### WHAT THE TASK REQUIRES
Render the data below as a Markdown table with the columns "Row" and "Text", giving each non-blank line its own numbered row. Omit the pictures from the table.

BEGIN RECORDS FOR THE TASK

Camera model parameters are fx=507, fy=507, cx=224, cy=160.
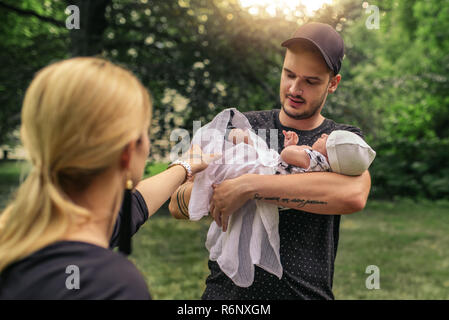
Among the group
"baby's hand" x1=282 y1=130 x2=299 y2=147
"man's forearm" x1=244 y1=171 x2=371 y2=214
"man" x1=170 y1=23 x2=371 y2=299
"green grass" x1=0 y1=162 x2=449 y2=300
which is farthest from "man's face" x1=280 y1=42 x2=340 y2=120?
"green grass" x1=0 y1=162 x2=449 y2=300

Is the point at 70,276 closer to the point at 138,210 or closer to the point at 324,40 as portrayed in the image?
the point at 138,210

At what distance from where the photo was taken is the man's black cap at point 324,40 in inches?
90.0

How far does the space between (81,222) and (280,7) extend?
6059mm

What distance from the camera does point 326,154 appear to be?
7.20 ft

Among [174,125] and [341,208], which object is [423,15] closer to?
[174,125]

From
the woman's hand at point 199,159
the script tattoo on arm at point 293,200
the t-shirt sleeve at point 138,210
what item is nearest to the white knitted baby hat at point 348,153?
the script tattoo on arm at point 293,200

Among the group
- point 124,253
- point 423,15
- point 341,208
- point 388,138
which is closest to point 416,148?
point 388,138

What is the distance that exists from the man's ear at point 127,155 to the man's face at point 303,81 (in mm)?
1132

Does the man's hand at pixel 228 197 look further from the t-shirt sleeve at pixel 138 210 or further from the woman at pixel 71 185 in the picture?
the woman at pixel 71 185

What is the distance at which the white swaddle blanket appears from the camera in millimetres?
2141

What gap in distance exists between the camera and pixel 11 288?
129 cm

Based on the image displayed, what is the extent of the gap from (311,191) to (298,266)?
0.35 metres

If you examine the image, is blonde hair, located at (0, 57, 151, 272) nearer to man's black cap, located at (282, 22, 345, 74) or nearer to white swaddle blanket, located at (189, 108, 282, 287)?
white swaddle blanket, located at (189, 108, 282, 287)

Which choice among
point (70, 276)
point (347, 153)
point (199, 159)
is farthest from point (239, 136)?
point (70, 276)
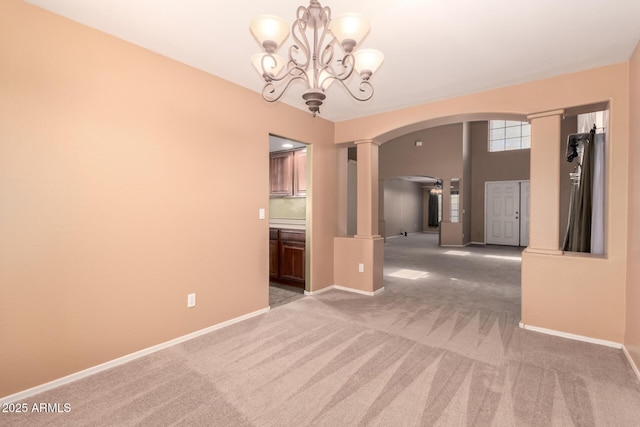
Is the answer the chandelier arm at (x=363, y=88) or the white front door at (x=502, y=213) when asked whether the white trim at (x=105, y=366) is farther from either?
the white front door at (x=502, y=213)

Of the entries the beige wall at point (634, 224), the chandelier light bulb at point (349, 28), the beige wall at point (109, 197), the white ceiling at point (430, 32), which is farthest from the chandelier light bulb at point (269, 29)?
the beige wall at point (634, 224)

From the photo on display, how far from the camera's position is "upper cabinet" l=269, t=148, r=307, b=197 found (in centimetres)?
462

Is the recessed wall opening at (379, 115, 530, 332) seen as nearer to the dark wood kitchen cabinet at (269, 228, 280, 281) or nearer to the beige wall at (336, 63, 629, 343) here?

END RECORDS FOR THE TASK

### WRITTEN RESPONSE
| Row | Text |
|---|---|
| 1 | Camera model parameters are fx=507, fy=507, cx=224, cy=160. |
| 2 | Among the group |
| 3 | "baby's hand" x1=282 y1=130 x2=299 y2=147 |
| 4 | "man's forearm" x1=244 y1=171 x2=371 y2=214 |
| 5 | "man" x1=170 y1=23 x2=371 y2=299 |
| 6 | "green grass" x1=0 y1=162 x2=449 y2=300 |
| 7 | which is farthest from "man's face" x1=280 y1=42 x2=340 y2=120? |
| 8 | "green grass" x1=0 y1=162 x2=449 y2=300 |
| 9 | Is the point at 70,276 closer to the point at 138,210 or closer to the point at 324,40 as portrayed in the image? |
| 10 | the point at 138,210 |
| 11 | At what distance from where the photo was taken is the man's black cap at point 324,40 in inches? |
| 12 | 90.0 |
| 13 | How far does the space between (81,222) and (280,7) extend? |
| 14 | 6059mm |
| 15 | What distance from the camera does point 326,154 appear to be? |
| 16 | 7.20 ft |
| 17 | Among [174,125] and [341,208], which object is [423,15] closer to? |
| 18 | [174,125] |
| 19 | From |
| 20 | the woman's hand at point 199,159 |
| 21 | the script tattoo on arm at point 293,200 |
| 22 | the t-shirt sleeve at point 138,210 |
| 23 | what item is nearest to the white knitted baby hat at point 348,153? |
| 24 | the script tattoo on arm at point 293,200 |
| 25 | Among the group |
| 26 | - point 124,253 |
| 27 | - point 423,15 |
| 28 | - point 341,208 |
| 29 | - point 388,138 |
| 30 | which is closest to point 416,148? |
| 31 | point 388,138 |
| 32 | What is the distance that exists from the man's ear at point 127,155 to the man's face at point 303,81 (in mm)? |
| 33 | 1132 |
| 34 | Does the man's hand at pixel 228 197 look further from the t-shirt sleeve at pixel 138 210 or further from the woman at pixel 71 185 in the picture? |
| 35 | the woman at pixel 71 185 |
| 36 | What is the distance at which the white swaddle blanket appears from the camera in millimetres? |
| 37 | 2141 |
| 38 | What gap in distance exists between the camera and pixel 11 288? |
| 39 | 129 cm |
| 40 | Based on the image displayed, what is the extent of the gap from (311,191) to (298,266)? |
| 41 | 0.35 metres |
| 42 | If you examine the image, is blonde hair, located at (0, 57, 151, 272) nearer to man's black cap, located at (282, 22, 345, 74) or nearer to white swaddle blanket, located at (189, 108, 282, 287)? |
| 43 | white swaddle blanket, located at (189, 108, 282, 287) |
| 44 | Which choice among |
| 45 | point (70, 276) |
| 46 | point (347, 153) |
| 47 | point (199, 159) |
| 48 | is farthest from point (239, 136)? |
| 49 | point (70, 276) |
| 50 | Is the answer the chandelier arm at (x=363, y=88) or the white front door at (x=502, y=213) when asked whether the white trim at (x=105, y=366) is farther from either? |
| 51 | the white front door at (x=502, y=213) |
| 52 | Of the entries the beige wall at point (634, 224), the chandelier light bulb at point (349, 28), the beige wall at point (109, 197), the white ceiling at point (430, 32), which is farthest from the chandelier light bulb at point (269, 29)? |
| 53 | the beige wall at point (634, 224) |
| 54 | From the photo on display, how far from the camera's position is "upper cabinet" l=269, t=148, r=307, b=197 found (in centimetres)? |
| 55 | 462 |
| 56 | Is the recessed wall opening at (379, 115, 530, 332) seen as nearer to the dark wood kitchen cabinet at (269, 228, 280, 281) or nearer to the beige wall at (336, 63, 629, 343) here? |